Facebook also has a platform that allows a user to see which information it has, and going through it can be toe-curling — from details of all ads you clicked on to having a copy of all you have posted since you joined.

“I’m not too shocked Facebook has all of this information. Since it’s a history of data, either I or my friends provided to the site piece by piece.

“Yet, taken as a whole big picture, it’s a scary and very accurate mirror of my life,” CNBC technology product editor Todd Haselton wrote in a blog in March.

Some observers have been wondering how much information these firms never make public beyond the one they offer for access and download.

Mr George Njoroge, a forensics data expert and the chief executive of East Africa Data Handlers, warns that it is the little things that people do online that give them away.

“This is massive data about you that is in the hands of other entities and which you have no control over, exposing it to manipulation in the event it falls in the wrong hands. Data today is more valuable than even gold,” he notes.

“The information you share can be manipulated and used to target you using digital online ads, which can sway your opinion about certain important societal issues such as politics and other social causes,” Mr Njoroge adds.

The tech companies’ behaviour justifies the truism: “If you are not paying for the product, then you are the product.”

Mr Emmanuel Chebukati, the director at Nairobi-based Hepta Analytics, has been involved in analysing users’ online data and he knows just how vast the information tech companies have. And he wants a change.

“For me, it is time social media giants stopped telling us what data is being requested by an app and started telling us what the app wants to do with the data.

“This is because users are not aware of the possibilities when they voluntarily give out their data,” he told the Sunday Nation.

Mr Chebukati is also cautious about data available in documents such as M-Pesa transaction books.

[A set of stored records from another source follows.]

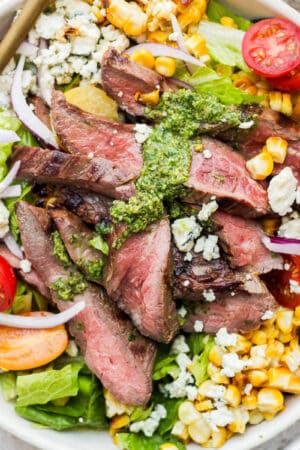 A big bowl of flank steak salad with corn, tomatoes and chimichurri sauce.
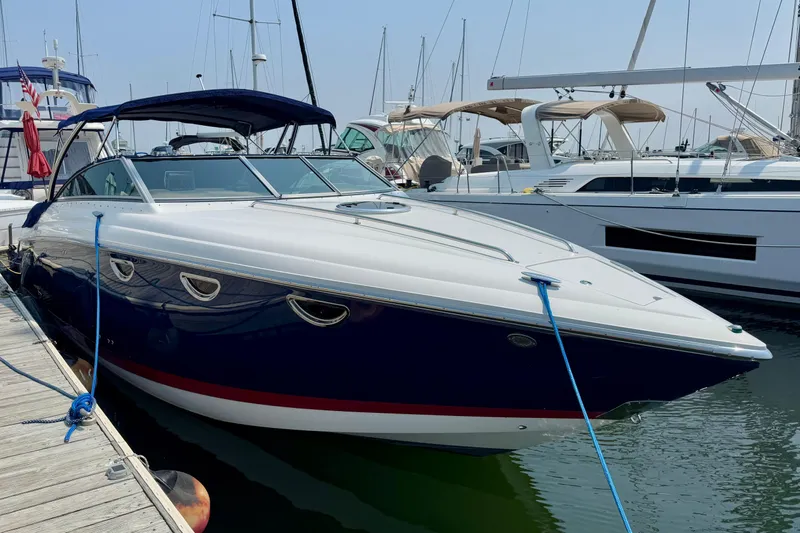  Yacht Photos Pics Luxury 2012 Cobalt 323 boat docked in marina, featuring sleek design and modern amenities.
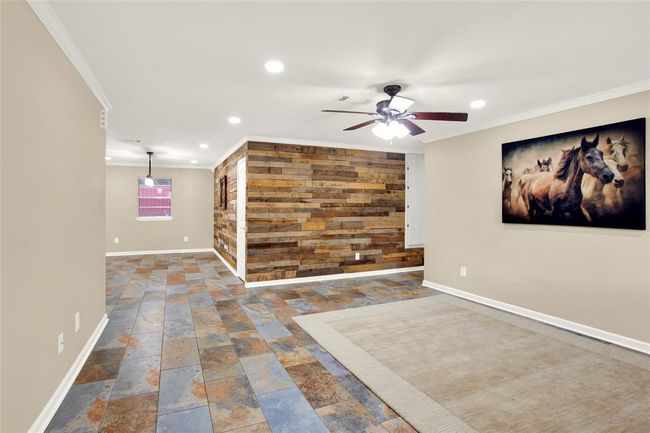 view of living room and dining from front door | Image 8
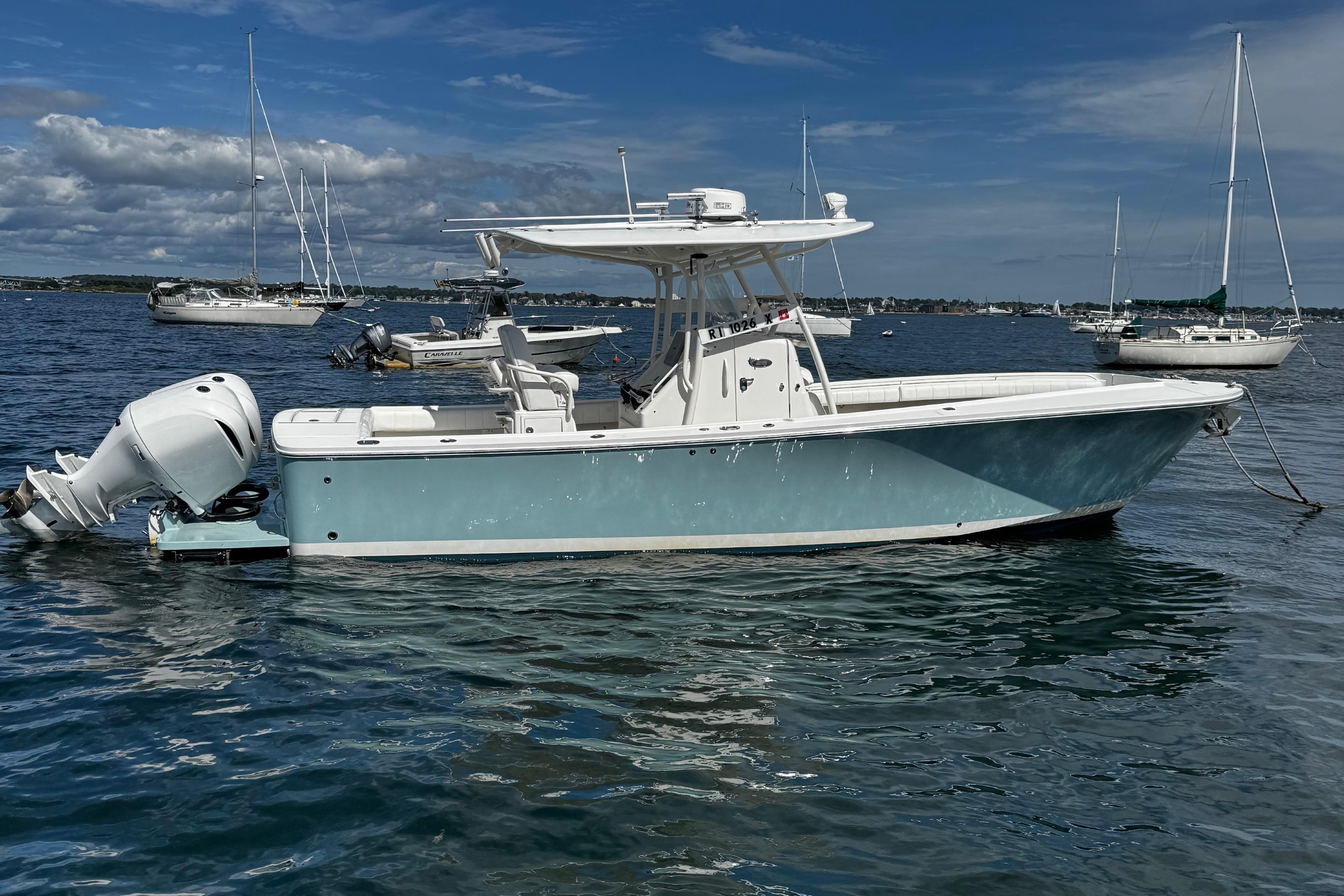 Regulator 28 Forward Seating 2015 Regulator 28 Forward Seating boat on calm water with sailboats in background.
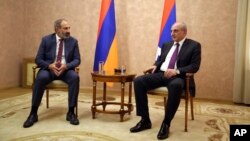 Armenia's Prime Minister Nikol Pashinian, left, and President Bako Sahakyan of the separatist Nagorno-Karabakh region are seen during their meeting in the capital Stepanakert, May 9, 2018. Nagorno-Karabakh, part of Azerbaijan has been under the control of local ethnic Armenian forces and the Armenian military since a war ended in 1994 with no resolution of the region's status.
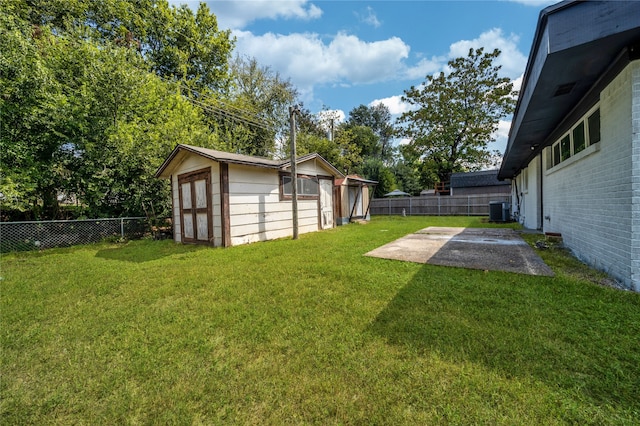 view of yard with a storage unit, central air condition unit, and a patio area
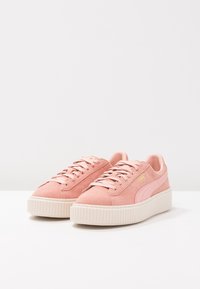 Une paire de baskets à plateforme en daim rose avec de épais semelles beiges et des lacets assortis sur une surface blanche.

“As for Cambridge Analytica, without condoning their behaviour — especially on lying about the use-cases of the data — I pose the question: Where do we draw the line between political persuasion and manipulation of voters?

“Politicians are allowed to persuade voters to their side but when does it become wrong, especially on digital platforms?” Mr Chebukati, whose team was collecting tweets during the 2017 campaigns to find out topics essential to Kenyans allied to various candidates, posed.

Such data, he warns, can be harvested by a politician who wants to know people’s ages, their nearest polling station and establish if they can be receptive to bribes.